Chemical Design and Physical Properties of Dynamic Molecular Assemblies

The thermally activated motional freedom of protons (H+), ions (M+), and molecules can be controlled using supramolecular approaches. In single crystals, motional freedom is enabled because of the small size of H+ and M+ (e.g., Li+ and Na+), and the thermally activated motion of small molecular units can yield molecular rotator structures in electrically conducting and magnetic crystals. The design of hydrogen-bonded networks and rotator-stator structures is a rational method to form functional dynamic molecular assemblies, and the thermally activated motional freedom of alkylamide (-CONHCnH2n+1) chains in discotic hexagonal columnar (Col(h)) and lamellar (L-a) liquid crystal phases enables the dipole inversion of polar N-H center dot center dot center dot O= hydrogen-bonded chains, enabling a ferroelectric response to an applied external electric field. The thermally activated rotational freedom of neutral radicals in plastic crystals results in multifunctional dielectric, magnetic, and optical properties at the order-disorder phase transition.
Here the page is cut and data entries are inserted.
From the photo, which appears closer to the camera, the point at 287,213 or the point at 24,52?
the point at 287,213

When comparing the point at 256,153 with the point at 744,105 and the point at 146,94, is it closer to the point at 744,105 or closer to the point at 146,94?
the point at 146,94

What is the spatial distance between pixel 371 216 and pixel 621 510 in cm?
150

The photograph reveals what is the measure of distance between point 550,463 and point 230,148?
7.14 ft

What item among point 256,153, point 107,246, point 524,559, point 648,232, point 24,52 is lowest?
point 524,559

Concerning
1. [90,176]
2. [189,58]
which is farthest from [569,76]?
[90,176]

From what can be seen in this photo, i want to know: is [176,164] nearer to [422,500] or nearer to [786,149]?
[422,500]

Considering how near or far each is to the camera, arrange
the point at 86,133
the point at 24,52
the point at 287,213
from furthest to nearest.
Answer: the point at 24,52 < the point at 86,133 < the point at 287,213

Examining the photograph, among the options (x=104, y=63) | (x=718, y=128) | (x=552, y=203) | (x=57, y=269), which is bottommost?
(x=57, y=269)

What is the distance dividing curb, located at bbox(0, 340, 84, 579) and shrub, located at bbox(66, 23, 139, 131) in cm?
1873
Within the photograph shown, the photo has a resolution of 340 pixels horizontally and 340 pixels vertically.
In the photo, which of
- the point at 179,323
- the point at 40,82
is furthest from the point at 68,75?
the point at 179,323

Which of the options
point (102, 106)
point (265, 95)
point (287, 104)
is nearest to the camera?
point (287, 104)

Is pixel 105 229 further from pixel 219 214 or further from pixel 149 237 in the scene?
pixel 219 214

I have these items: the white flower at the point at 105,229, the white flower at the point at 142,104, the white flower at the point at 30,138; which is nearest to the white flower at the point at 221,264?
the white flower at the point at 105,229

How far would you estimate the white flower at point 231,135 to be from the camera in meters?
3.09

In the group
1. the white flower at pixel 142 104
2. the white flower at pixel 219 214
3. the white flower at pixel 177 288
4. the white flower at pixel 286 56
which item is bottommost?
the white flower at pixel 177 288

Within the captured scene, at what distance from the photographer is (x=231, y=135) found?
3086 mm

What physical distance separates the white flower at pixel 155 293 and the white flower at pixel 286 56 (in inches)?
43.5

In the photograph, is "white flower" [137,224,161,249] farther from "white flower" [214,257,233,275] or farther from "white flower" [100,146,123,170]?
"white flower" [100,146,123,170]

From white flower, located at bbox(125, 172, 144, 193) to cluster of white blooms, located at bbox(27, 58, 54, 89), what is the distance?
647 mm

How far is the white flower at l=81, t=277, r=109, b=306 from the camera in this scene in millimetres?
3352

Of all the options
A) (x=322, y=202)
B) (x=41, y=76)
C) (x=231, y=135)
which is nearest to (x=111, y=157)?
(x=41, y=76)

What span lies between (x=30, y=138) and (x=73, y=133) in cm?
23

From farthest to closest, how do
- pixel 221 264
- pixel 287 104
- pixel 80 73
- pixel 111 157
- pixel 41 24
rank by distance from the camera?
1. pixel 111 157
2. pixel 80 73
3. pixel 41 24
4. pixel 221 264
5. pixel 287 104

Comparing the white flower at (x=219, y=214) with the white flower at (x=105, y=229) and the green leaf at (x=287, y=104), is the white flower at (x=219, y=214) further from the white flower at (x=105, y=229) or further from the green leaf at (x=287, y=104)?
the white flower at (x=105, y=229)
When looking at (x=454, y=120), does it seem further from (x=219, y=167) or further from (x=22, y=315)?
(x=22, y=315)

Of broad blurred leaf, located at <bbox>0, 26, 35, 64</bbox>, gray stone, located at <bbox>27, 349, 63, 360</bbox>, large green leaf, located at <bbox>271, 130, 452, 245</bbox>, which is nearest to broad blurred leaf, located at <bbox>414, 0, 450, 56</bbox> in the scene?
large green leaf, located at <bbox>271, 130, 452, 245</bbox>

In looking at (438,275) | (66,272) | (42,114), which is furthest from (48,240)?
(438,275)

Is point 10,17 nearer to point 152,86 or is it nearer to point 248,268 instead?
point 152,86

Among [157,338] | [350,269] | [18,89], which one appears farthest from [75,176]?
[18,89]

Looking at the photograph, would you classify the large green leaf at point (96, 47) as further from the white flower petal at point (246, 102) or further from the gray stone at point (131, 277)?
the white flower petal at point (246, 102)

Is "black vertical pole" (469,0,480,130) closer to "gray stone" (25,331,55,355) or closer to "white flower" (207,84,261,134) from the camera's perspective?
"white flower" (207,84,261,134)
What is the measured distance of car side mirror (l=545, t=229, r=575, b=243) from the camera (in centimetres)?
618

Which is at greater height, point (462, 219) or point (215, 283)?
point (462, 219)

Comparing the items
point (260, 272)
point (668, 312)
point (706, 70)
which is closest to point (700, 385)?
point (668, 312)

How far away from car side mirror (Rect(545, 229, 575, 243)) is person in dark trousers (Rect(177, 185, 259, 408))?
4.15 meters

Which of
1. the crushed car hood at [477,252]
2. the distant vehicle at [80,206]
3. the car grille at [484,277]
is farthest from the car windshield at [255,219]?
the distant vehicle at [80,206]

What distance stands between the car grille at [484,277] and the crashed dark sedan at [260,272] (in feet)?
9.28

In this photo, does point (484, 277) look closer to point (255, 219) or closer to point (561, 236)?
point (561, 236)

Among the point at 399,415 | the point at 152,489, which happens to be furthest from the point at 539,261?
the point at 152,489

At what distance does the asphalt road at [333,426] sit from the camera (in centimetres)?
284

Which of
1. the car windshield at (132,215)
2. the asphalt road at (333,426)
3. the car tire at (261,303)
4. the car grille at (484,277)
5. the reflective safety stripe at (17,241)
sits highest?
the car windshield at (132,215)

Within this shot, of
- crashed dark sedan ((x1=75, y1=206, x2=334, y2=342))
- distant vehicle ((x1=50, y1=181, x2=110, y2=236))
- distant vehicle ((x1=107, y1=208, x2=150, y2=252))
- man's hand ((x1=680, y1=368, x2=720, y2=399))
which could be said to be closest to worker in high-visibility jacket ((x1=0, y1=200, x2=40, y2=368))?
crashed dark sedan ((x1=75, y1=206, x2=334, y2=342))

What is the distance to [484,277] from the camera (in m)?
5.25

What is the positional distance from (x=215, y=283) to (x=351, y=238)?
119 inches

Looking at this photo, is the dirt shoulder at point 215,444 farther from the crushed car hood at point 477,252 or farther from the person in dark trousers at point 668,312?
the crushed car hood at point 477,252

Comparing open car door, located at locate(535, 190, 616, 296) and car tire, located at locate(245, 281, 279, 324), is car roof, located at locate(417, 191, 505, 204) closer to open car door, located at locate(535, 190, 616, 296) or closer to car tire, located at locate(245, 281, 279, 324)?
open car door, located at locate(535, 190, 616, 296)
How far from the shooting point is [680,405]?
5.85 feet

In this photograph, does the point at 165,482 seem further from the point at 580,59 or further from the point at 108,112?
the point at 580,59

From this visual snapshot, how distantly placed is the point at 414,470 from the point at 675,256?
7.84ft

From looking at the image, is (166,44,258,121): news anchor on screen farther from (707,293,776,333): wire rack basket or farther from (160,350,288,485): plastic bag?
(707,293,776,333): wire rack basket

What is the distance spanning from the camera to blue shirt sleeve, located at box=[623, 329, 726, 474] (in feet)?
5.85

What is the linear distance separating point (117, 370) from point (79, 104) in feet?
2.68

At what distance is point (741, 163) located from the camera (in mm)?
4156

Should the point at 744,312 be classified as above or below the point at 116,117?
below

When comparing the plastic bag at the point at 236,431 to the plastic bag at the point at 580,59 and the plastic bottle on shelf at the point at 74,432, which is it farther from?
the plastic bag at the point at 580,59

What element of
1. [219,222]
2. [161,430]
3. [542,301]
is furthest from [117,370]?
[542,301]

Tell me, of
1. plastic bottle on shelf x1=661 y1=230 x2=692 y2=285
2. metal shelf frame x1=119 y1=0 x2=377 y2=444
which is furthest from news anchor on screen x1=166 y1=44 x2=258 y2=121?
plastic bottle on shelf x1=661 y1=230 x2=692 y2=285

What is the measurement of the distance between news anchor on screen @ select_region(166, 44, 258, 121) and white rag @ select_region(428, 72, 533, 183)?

In hydrogen-bonded host-guest molecular crystals, dynamic structural transformations are coupled with highly reversibly guest adsorption-desorption in the crystalline state. Further, changes in the fluorescence colour of excited-state intramolecular proton transfer (ESIPT) systems can be exploited for solid-state molecular sensing, in which both dynamic molecular rotation and conformational transformations drastically affect the fluorescent responses.